TEXTE DU DOCUMENT:
++++++

Senghor et les Arts

Par Chiara Carbonnet – 17 novembre 2023

Léopold Sédar Senghor (1906-2001) a profondément marqué l’histoire intellectuelle, culturelle et politique du XXe siècle. Poète, président du Sénégal de 1960 à 1980, il est aussi connu comme celui qui, aux côtés des intellectuels Jane et Paulette Nardal, Suzanne et Aimé Césaire, a été un des animateurs du mouvement de la négritude, ainsi qu’un défenseur de la francophonie.

Dans cette exposition, on découvre la politique et diplomatie culturelle initiées par Senghor au lendemain de l’indépendance du Sénégal ou encore ses réalisations majeures dans le domaine des arts ainsi que ses limites. Je m’abstiendrai ici à faire une peinture grossière de ce que vous pouvez trouver au sein de cette exposition, afin de vous donner envie (peut être) d’en découvrir plus.

++++++

DÉFIS:
**A)** Répondez à ces questions d'après l'article sur Senghor et les arts :
(i) Qui signe l'article, et à quelle date ?
(ii) De quelle année à quelle année Senghor a-t-il été président du Sénégal ?
(iii) À partir de quel moment Senghor a-t-il lancé la politique et la diplomatie culturelles présentées dans l'exposition ?
**B)** Relevez toutes les personnes que l'article sur Senghor et les arts cite comme animateurs de la négritude aux côtés de Senghor.
**C)** Poursuivez l'article sur Senghor et les arts à partir de sa dernière phrase.
Les enregistrements qui suivent proviennent d'une autre source que l'article sur Senghor et les arts.

ENREGISTREMENTS DE DONNÉES:

++++++

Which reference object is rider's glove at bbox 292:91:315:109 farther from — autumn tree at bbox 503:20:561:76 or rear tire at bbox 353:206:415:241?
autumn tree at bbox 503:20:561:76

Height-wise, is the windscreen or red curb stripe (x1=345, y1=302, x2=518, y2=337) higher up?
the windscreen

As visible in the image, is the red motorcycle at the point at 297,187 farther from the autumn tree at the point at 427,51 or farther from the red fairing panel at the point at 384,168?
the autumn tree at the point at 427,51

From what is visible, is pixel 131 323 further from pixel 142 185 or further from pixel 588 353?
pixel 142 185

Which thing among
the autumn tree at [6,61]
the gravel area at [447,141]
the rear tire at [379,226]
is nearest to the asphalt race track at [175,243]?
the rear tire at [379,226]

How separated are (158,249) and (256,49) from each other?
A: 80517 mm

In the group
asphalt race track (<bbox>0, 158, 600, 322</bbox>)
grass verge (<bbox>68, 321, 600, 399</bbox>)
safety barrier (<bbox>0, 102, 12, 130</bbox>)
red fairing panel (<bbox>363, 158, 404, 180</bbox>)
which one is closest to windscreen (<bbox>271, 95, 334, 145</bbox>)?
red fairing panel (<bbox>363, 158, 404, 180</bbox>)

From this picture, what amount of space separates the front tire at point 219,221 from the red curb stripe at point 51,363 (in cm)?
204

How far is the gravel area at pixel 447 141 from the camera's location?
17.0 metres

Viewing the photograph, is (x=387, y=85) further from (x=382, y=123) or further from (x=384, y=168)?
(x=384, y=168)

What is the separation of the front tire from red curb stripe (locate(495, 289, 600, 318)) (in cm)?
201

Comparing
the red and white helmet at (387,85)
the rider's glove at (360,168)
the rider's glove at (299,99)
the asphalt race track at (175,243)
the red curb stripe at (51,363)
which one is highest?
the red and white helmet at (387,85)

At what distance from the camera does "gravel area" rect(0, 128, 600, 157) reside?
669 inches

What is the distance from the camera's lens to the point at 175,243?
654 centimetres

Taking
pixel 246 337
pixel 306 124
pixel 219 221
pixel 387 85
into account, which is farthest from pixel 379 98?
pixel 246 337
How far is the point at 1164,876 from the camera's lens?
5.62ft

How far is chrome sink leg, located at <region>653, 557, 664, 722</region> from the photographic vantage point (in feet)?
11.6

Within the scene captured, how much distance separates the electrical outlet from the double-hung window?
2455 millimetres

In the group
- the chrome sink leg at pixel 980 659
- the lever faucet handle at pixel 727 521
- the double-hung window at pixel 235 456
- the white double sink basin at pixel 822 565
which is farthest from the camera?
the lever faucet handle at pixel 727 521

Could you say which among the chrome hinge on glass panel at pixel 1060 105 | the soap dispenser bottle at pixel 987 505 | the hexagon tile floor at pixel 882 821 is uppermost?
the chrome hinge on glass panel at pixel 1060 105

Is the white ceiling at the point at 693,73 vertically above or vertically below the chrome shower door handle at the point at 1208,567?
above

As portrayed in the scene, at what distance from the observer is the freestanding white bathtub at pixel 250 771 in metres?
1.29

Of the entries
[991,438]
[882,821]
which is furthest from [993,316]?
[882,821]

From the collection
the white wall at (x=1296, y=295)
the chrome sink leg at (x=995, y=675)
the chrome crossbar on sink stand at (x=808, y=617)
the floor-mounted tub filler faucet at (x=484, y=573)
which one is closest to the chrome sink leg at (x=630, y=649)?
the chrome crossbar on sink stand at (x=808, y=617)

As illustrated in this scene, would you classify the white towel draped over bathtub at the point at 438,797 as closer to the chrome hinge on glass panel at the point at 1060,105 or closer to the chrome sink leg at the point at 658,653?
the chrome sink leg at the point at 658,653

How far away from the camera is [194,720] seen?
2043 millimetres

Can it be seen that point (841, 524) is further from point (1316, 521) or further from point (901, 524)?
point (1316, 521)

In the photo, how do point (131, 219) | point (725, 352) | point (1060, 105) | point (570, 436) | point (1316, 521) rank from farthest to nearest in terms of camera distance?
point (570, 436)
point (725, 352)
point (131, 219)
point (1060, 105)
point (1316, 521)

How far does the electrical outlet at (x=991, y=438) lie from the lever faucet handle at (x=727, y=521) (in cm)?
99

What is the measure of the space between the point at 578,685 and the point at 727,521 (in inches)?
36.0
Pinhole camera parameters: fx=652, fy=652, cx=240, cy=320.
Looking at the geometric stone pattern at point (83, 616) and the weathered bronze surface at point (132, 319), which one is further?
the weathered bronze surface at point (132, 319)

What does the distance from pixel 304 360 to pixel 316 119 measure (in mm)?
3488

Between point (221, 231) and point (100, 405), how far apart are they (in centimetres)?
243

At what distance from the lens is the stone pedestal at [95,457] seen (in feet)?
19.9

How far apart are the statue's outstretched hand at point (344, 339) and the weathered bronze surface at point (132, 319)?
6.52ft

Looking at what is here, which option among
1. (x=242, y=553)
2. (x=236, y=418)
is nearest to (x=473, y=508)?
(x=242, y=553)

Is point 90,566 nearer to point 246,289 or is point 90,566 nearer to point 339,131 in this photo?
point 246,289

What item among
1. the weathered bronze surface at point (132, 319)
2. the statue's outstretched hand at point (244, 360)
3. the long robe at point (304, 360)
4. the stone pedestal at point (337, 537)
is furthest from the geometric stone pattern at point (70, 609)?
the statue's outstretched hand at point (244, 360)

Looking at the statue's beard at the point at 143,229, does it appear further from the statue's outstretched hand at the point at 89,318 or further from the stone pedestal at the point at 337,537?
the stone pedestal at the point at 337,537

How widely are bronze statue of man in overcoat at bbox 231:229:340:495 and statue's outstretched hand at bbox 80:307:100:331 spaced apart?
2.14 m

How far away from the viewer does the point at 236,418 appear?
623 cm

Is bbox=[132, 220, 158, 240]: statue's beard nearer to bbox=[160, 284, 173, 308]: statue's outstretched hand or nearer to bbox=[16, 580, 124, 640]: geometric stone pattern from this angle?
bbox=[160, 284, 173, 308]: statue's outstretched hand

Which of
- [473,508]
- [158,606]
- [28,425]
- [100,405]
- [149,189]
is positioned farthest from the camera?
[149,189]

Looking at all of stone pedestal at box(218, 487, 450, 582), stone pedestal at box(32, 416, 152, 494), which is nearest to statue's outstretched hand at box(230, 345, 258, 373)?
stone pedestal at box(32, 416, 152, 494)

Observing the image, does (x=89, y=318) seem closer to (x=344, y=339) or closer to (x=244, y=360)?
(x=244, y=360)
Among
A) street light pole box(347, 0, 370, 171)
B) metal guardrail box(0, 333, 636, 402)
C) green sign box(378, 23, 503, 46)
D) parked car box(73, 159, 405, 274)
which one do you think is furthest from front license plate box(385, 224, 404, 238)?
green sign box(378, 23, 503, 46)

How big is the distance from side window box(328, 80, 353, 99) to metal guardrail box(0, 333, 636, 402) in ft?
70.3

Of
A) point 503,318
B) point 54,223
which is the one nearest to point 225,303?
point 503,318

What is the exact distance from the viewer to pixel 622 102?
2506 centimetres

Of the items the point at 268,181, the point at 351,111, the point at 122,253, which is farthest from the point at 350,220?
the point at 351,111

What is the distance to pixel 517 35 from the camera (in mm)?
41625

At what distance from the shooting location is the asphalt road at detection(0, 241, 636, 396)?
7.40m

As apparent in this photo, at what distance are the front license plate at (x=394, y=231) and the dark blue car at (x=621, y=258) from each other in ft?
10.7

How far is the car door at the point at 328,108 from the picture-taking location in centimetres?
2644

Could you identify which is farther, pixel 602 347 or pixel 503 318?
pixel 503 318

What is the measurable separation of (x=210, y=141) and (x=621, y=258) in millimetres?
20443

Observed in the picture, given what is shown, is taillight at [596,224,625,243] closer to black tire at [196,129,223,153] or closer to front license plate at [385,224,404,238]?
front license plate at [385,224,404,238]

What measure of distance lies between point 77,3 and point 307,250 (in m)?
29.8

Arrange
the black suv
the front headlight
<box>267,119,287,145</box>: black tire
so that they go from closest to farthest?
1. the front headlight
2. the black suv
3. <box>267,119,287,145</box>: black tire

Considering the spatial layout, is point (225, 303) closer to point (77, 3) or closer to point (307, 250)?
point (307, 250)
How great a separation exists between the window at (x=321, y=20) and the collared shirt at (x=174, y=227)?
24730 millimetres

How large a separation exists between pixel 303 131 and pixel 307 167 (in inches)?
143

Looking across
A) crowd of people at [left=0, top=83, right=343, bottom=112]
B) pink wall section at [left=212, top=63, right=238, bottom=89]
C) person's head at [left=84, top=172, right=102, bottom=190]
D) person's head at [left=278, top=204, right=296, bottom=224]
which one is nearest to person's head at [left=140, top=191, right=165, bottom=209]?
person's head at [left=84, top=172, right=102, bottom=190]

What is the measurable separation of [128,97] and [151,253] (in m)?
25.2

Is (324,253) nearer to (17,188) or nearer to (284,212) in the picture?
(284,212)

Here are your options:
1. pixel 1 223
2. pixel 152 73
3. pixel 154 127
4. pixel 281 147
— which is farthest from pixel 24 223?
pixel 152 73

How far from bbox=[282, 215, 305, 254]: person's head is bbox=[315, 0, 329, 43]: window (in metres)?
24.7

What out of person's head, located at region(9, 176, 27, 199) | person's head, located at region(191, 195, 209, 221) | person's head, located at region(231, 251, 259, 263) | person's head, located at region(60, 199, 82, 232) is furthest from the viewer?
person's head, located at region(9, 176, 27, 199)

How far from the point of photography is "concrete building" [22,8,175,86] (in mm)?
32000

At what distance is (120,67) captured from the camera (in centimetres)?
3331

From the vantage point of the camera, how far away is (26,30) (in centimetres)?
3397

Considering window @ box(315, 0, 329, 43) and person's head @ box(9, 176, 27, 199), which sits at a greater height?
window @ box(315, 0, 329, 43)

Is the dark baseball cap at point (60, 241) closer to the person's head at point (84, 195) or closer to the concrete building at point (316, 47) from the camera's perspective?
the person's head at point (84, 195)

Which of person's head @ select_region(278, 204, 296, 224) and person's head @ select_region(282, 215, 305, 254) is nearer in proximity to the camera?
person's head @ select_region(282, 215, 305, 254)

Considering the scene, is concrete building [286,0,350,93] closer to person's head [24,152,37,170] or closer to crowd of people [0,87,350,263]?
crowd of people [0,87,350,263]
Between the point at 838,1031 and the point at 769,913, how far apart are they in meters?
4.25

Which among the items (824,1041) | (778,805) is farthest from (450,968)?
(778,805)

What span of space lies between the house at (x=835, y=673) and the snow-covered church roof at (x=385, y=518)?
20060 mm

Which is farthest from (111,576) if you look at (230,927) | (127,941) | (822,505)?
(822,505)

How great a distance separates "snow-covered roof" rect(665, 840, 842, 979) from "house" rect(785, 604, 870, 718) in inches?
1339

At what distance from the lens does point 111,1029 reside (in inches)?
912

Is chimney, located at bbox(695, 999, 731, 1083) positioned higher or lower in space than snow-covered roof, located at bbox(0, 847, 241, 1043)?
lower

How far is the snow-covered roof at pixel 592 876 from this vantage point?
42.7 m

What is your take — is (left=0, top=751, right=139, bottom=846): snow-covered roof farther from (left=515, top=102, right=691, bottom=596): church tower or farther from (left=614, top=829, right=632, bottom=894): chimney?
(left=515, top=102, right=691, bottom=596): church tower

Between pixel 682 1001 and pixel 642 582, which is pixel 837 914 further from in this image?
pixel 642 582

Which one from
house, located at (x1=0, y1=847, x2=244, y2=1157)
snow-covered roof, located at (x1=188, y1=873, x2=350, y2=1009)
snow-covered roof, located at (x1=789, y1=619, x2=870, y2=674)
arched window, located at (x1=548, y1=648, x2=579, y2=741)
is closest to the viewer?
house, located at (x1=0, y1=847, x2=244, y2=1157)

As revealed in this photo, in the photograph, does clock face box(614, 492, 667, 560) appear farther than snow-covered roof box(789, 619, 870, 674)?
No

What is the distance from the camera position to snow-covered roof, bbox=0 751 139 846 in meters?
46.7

++++++

RÉSULTATS DE L'EXERCICE:
**A)**
(i) Chiara Carbonnet, le 17 novembre 2023.
(ii) De 1960 à 1980.
(iii) Au lendemain de l'indépendance du Sénégal.

**B)** Jane Nardal, Paulette Nardal, Suzanne Césaire, Aimé Césaire

**C)**
C’est à partir des années 1930 que Senghor commence son parcours intellectuel et politique avec pour ambition de faire « entrer le peuple noir sur la grande scène de l’histoire ». Ce début d’exposition apporte une grande importance aux femmes de lettres et militantes martiniquaises Jane et Paulette Nardal qui ont fondé (avec Léo Sajous) la « Revue du Monde Noir » (1930) qui s’inscrit dans la construction de l’internationalisme noir des années 1930. Cela est intéressant puisque souvent, la revue de Aimé Césaire et Senghor « L’Etudiant Noir » (1935) est mise en avant comme point de départ déterminant du mouvement et met « sous le tapis » ces autrices qui ont été déterminantes dans le lancement du mouvement de reconnaissance de la diaspora africaine. L’exposition rappelle toutefois que cette revue est l’un des premiers engagements direct de Senghor.

La négritude intellectuelle portée par Senghor dans l’entre-deux-guerres prend une dimension politique à partir de 1960 puisqu’il devient président du Sénégal. Senghor adopte alors une réelle politique culturelle, inédite parmi les pays africains nouvellement indépendants. Cette politique se manifeste notamment à travers le Premier Festival mondial des arts nègres présidé par Senghor à Dakar en 1966, l’inauguration de la manufacture nationale de tapisserie de Thiès ou encore l’ouverture du Musée dynamique à Dakar. Ce deuxième point de l’exposition est assez pertinent puisqu’il met en avant l’histoire de la reconnaissance culturelle africaine sur le sol africain même.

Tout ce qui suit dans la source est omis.